Thursday, May 06, 2004

Telling the truth ain't good enough for the 7 of diamonds

Jonathan Steele in the Guardian: Why being right on WMD is no consolation to Iraqi scientist labelled enemy of America
By any measure Amer al-Saadi ought to feel vindicated. The dapper British-educated scientist who was the Iraqi government's main link to the United Nations inspectors before the US invasion repeatedly insisted that Iraq had destroyed its weapons of mass destruction years earlier.

David Kay, the American inspector who headed the Iraq Survey Group and was sure he would find such weapons when he went to Iraq after the war, now accepts Dr Saadi was right. So does Hans Blix, the chief UN inspector, who up to a month before the war still thought Iraq might have had WMD.

Yet, astonishingly, Dr Saadi does not know of their change of mind or of the political fallout their views have caused in western countries. He is like a lottery winner who is the last person to be told he has hit the jackpot.

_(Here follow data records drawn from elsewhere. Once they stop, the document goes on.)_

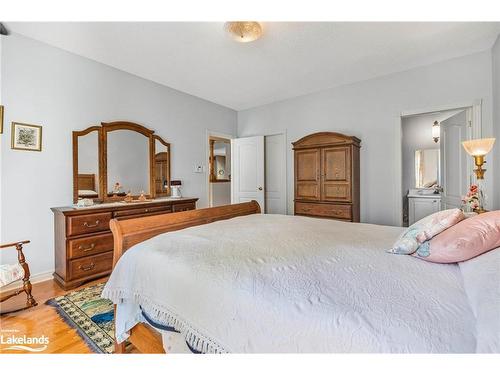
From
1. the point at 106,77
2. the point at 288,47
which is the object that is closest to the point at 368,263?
the point at 288,47

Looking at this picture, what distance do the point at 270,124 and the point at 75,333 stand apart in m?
4.08

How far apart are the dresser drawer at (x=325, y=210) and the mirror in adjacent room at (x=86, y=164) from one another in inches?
111

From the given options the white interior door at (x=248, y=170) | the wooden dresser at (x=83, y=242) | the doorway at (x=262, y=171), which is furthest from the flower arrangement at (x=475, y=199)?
the wooden dresser at (x=83, y=242)

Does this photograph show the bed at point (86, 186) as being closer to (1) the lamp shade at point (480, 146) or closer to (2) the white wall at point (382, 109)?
(2) the white wall at point (382, 109)

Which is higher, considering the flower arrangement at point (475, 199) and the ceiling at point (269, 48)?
the ceiling at point (269, 48)

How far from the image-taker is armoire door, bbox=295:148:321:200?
3.59 meters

Held in solitary confinement in an American prison at Baghdad's international airport, Dr Saadi is denied the right to read newspapers, listen to the radio, or watch television.

[snip]

Barely three days after the statue of Saddam Hussein was pulled down by US troops in central Baghdad Dr Saadi approached the Americans and became the first senior Iraqi to hand himself in. It was the last time his wife saw him.

He was sure he would soon be released, Mrs Saadi says. He was a scientist who had never been part of Saddam's terror apparatus, or even a member of the Ba'ath party.

CIA interrogators have repeatedly interviewed him. Had there been any WMD to discover Dr Saadi would have had an obvious incentive to reveal their location once the regime had collapsed. But from the reports of the Iraq Survey Group it can only be assumed that he has maintained his line that they were eliminated long ago.

Dr Saadi is described officially by the Americans as an "enemy prisoner of war". This allows them to detain him indefinitely without access to a lawyer or visiting rights from his family until George Bush declares the war to be over. Whether he is still held out of spite or to hide Washington's embarrassment is not clear. He has already been in custody for more than a year.

His CIA interrogators have finished their work and apparently feel awkward about his continued detention.

"My handlers have appealed to higher authorities for my release but it seems it's political and God doesn't meddle in politics," Dr Saadi wrote in one letter.
If Dr Saadi has to wait for President Bush to declare that the war is over to be freed, he may never get out of prison. How can this be just?

Dr Saadi was the liaison man with the UN weapons inspectors when they went back to work in November 2002.

At the UN in February 2003, Secretary of State Colin Powell said that Dr Saadi did not cooperate with the inspectors; instead his job was to "deceive; not to disarm, but to undermine the inspectors; not to support them, but to frustrate them and to make sure they learn nothing."
Of course, now we know that most of Powell's presentation to the UN was BS. But Dr. Saadi will rot in prison because the Bush administration can not admit it was wrong about anything.

Can anyone tell me why President Bush should be re-elected? He is an idiot.